● **Work to complete**
An exact copy of every record is needed, with the pictures left out.

● **Data section**

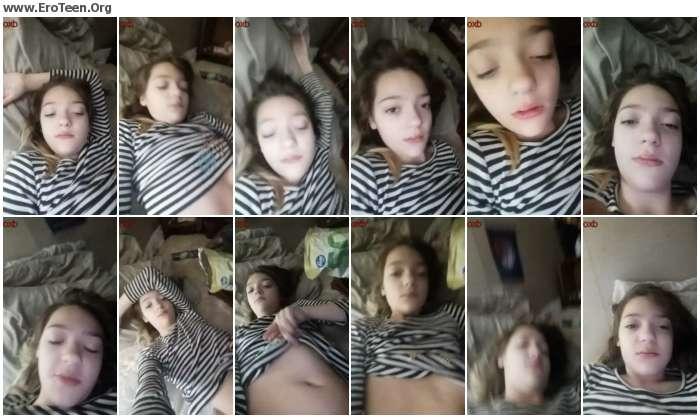 156da71020281464 - 18 Year Old Girl Posing Nude At Home 09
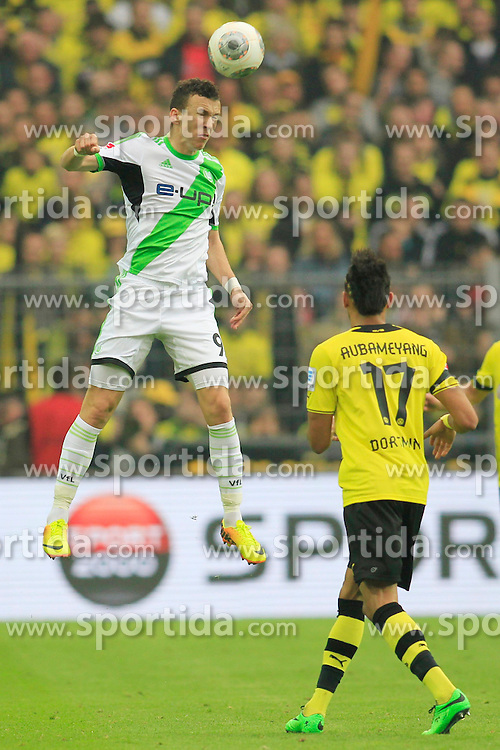 05.04.2014, Signal Iduna Park, Dortmund, GER, 1. FBL, Borussia Dortmund vs VfL Wolfsburg, 29. Runde, im Bild Ivan Perisic (VfL Wolfsburg #9) im Kopfballduell gegen Pierre-Emerick Aubameyang (Borussia Dortmund #17) // during the German Bundesliga 29th round match between Borussia Dortmund and VfL Wolfsburg at the Signal Iduna Park in Dortmund, Germany on 2014/04/05. EXPA Pictures &copy; 2014, PhotoCredit: EXPA/ Eibner-Pressefoto/ Schueler<br /> <br /> *****ATTENTION - OUT of GER*****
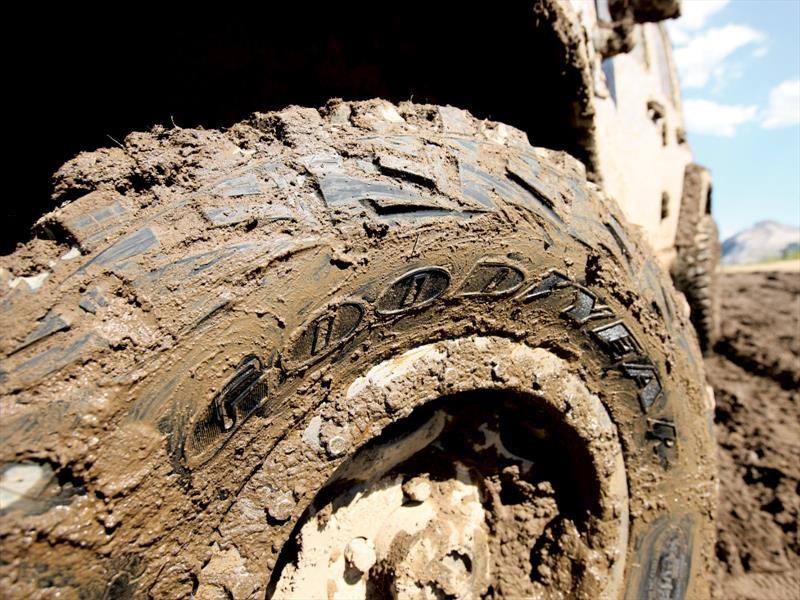 ¿Tiene problemas para sacar su carro, SUV o pickup del barro?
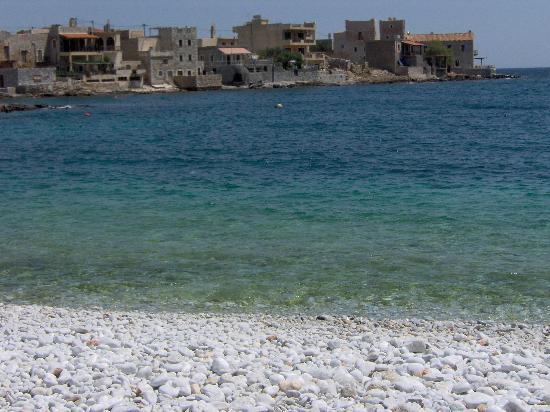 Mani Castle : Beach of Gerolinenas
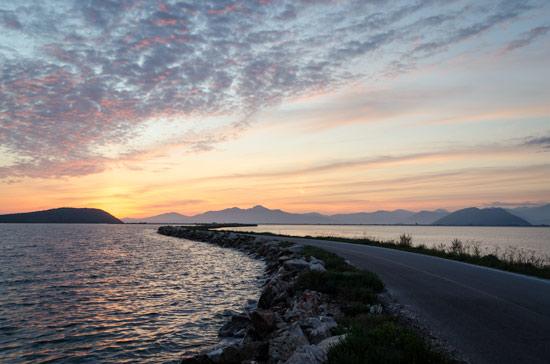 Ambracian-gulf-road-to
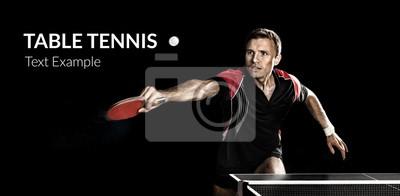 Young Sport Menschen Tennis-Spieler im Spiel auf schwarzem Hintergrund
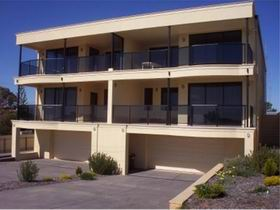 The Lighthouse Accommodation - Surfers Gold Coast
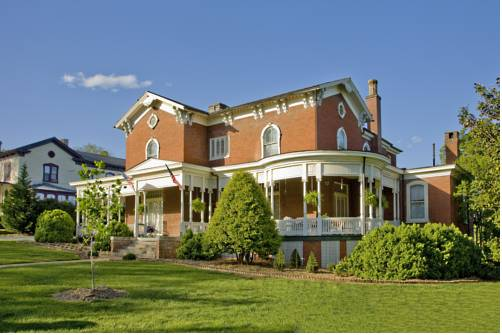 The Carriage House Inn B&B Cover Picture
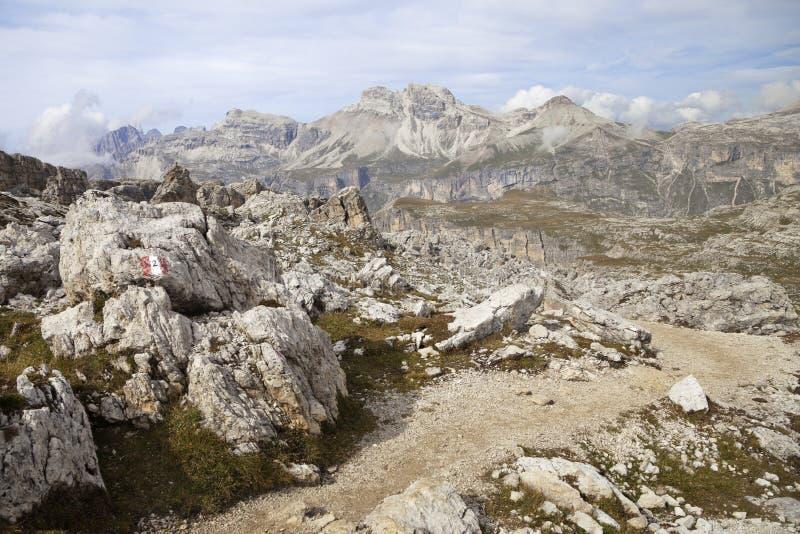 Trayectoria de la montaña en dolomías fotografía de archivo libre de regalías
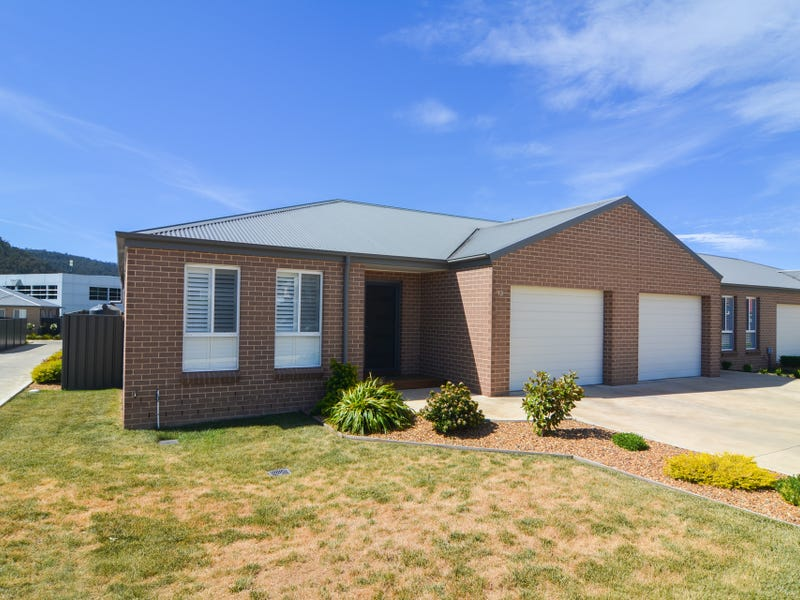13 Hoskins Avenue, Lithgow, NSW 2790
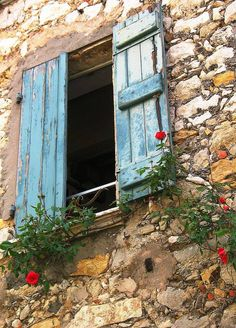 Another adorably country window with flowers. Color of shutters is my favorite.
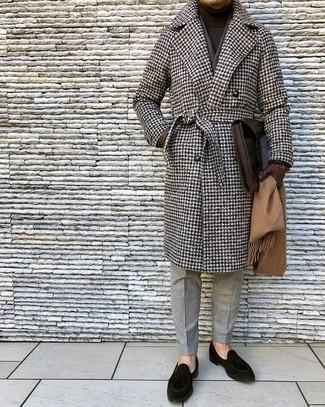 Wie kombinieren: brauner Mantel mit Hahnentritt-Muster, dunkelbrauner Rollkragenpullover, graue Wollanzughose, schwarze Wildleder Slipper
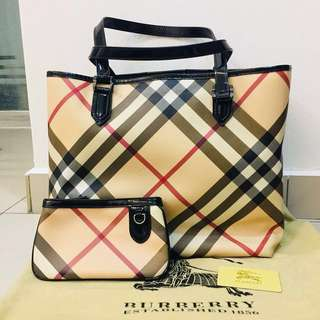 Price reduced%Authentic Burberry Large Tote
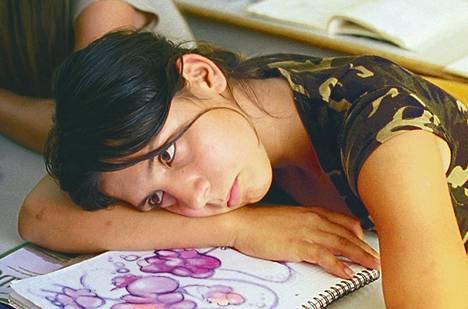 Anna (Gyöngyi Lendvai) on romaniperheen tytär Orionin kuukauden elokuvassa Just the Wind.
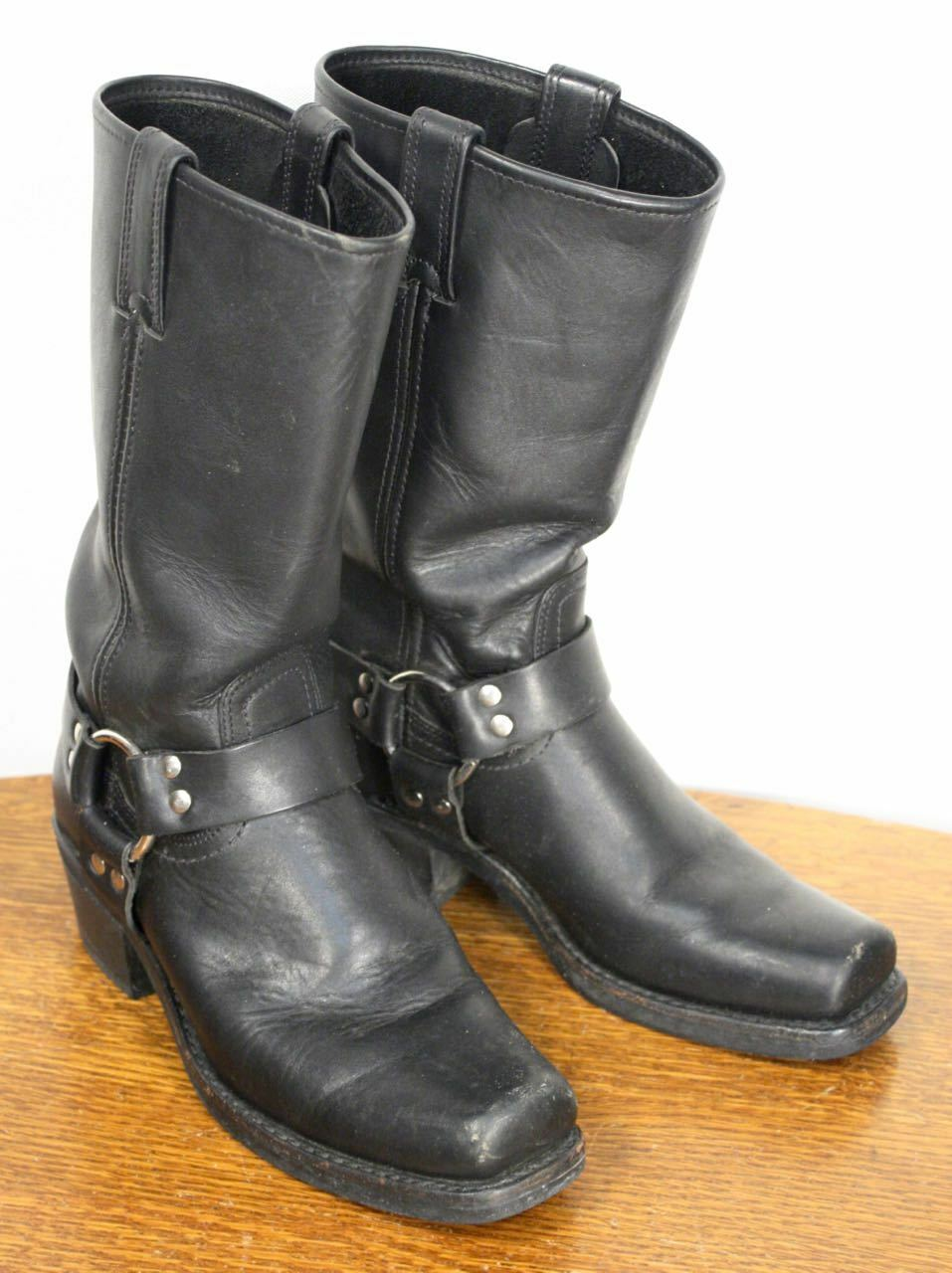FRYE Black Leather Motorcycle Boots w Harness. Women's Size 9 Stylish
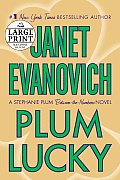 Plum Lucky: A Stephanie Plum Between-The-Numbers Novel (Large Print)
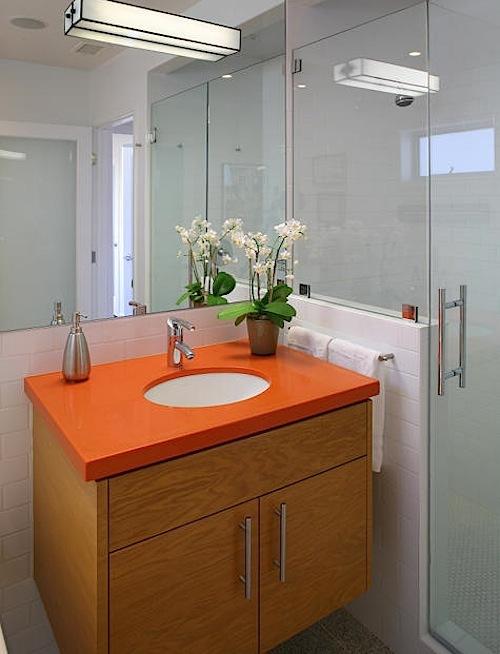 Cabinet orange di kamar mandi - Desaininterior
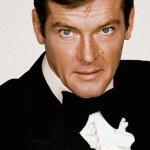 Roger Moore: come rimpiangiamo, oggi, il suo James Bond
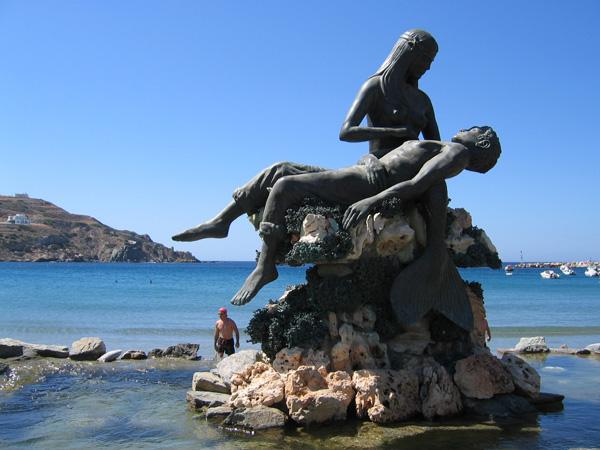 Aspects de Syros, l'île plaque tournante et capitale administrative des Cyclades, 2006.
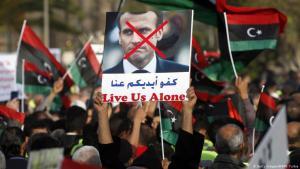 Demonstranten in Tripolis wollen weitere Interventionen Frankreichs in Libyen nicht mehr hinnehmen; Foto: AFP/Getty Images/M.Turkia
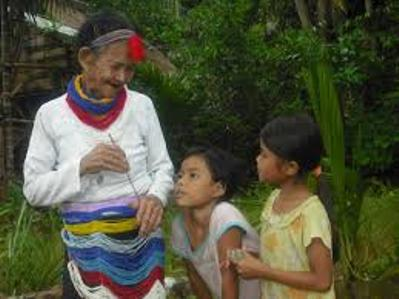 Bà Hồ Thị Bảy - một trong số ít người còn biết làm và thổi kèn Amáp.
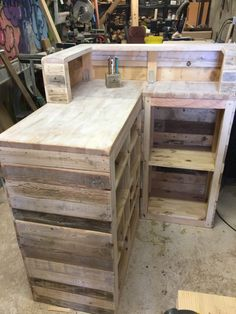 #Business, #PalletCounter, #PalletSalesCounter, #RecyclingWoodPallets, #Shop If you're opening a new business, save some money and make your own Pallet Sales Counter! This brilliant idea could be adapted in a number of ways to suit your company's needs. Pallet Sales Counter: This is a combination of pallet wood and some
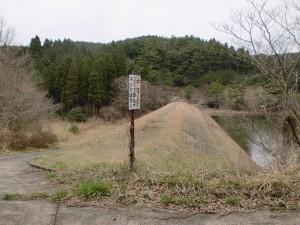 椿山溜池の南側堤(椿山登山口(登山道入口))の画像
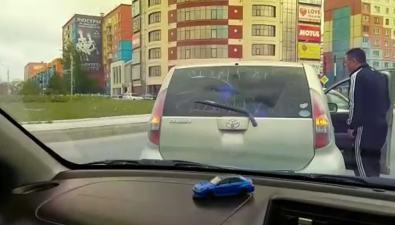 На кольце Пуркаева— Ленина вЮжно-Сахалинске столкнулись двелегковушки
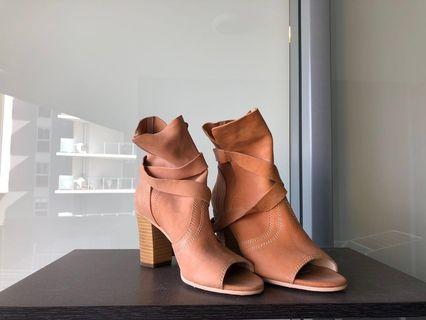 Wittner heels in Nude Pink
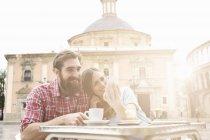 Parejas jóvenes tomando café en el café de la acera, Plaza de la Virgen, Valencia, España - foto de stock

● **Response area**
 156da71020281464 - 18 Year Old Girl Posing Nude At Home 09
 05.04.2014, Signal Iduna Park, Dortmund, GER, 1. FBL, Borussia Dortmund vs VfL Wolfsburg, 29. Runde, im Bild Ivan Perisic (VfL Wolfsburg #9) im Kopfballduell gegen Pierre-Emerick Aubameyang (Borussia Dortmund #17) // during the German Bundesliga 29th round match between Borussia Dortmund and VfL Wolfsburg at the Signal Iduna Park in Dortmund, Germany on 2014/04/05. EXPA Pictures &copy; 2014, PhotoCredit: EXPA/ Eibner-Pressefoto/ Schueler<br /> <br /> *****ATTENTION - OUT of GER*****
 ¿Tiene problemas para sacar su carro, SUV o pickup del barro?
 Mani Castle : Beach of Gerolinenas
 Ambracian-gulf-road-to
 Young Sport Menschen Tennis-Spieler im Spiel auf schwarzem Hintergrund
 The Lighthouse Accommodation - Surfers Gold Coast
 The Carriage House Inn B&B Cover Picture
 Trayectoria de la montaña en dolomías fotografía de archivo libre de regalías
13 Hoskins Avenue, Lithgow, NSW 2790
 Another adorably country window with flowers. Color of shutters is my favorite.
 Wie kombinieren: brauner Mantel mit Hahnentritt-Muster, dunkelbrauner Rollkragenpullover, graue Wollanzughose, schwarze Wildleder Slipper
 Price reduced%Authentic Burberry Large Tote
 Anna (Gyöngyi Lendvai) on romaniperheen tytär Orionin kuukauden elokuvassa Just the Wind.
FRYE Black Leather Motorcycle Boots w Harness. Women's Size 9 Stylish
 Plum Lucky: A Stephanie Plum Between-The-Numbers Novel (Large Print)
 Cabinet orange di kamar mandi - Desaininterior
 Roger Moore: come rimpiangiamo, oggi, il suo James Bond
 Aspects de Syros, l'île plaque tournante et capitale administrative des Cyclades, 2006.
 Demonstranten in Tripolis wollen weitere Interventionen Frankreichs in Libyen nicht mehr hinnehmen; Foto: AFP/Getty Images/M.Turkia
 Bà Hồ Thị Bảy - một trong số ít người còn biết làm và thổi kèn Amáp.
 #Business, #PalletCounter, #PalletSalesCounter, #RecyclingWoodPallets, #Shop If you're opening a new business, save some money and make your own Pallet Sales Counter! This brilliant idea could be adapted in a number of ways to suit your company's needs. Pallet Sales Counter: This is a combination of pallet wood and some
 椿山溜池の南側堤(椿山登山口(登山道入口))の画像
 На кольце Пуркаева— Ленина вЮжно-Сахалинске столкнулись двелегковушки
 Wittner heels in Nude Pink
 Parejas jóvenes tomando café en el café de la acera, Plaza de la Virgen, Valencia, España - foto de stock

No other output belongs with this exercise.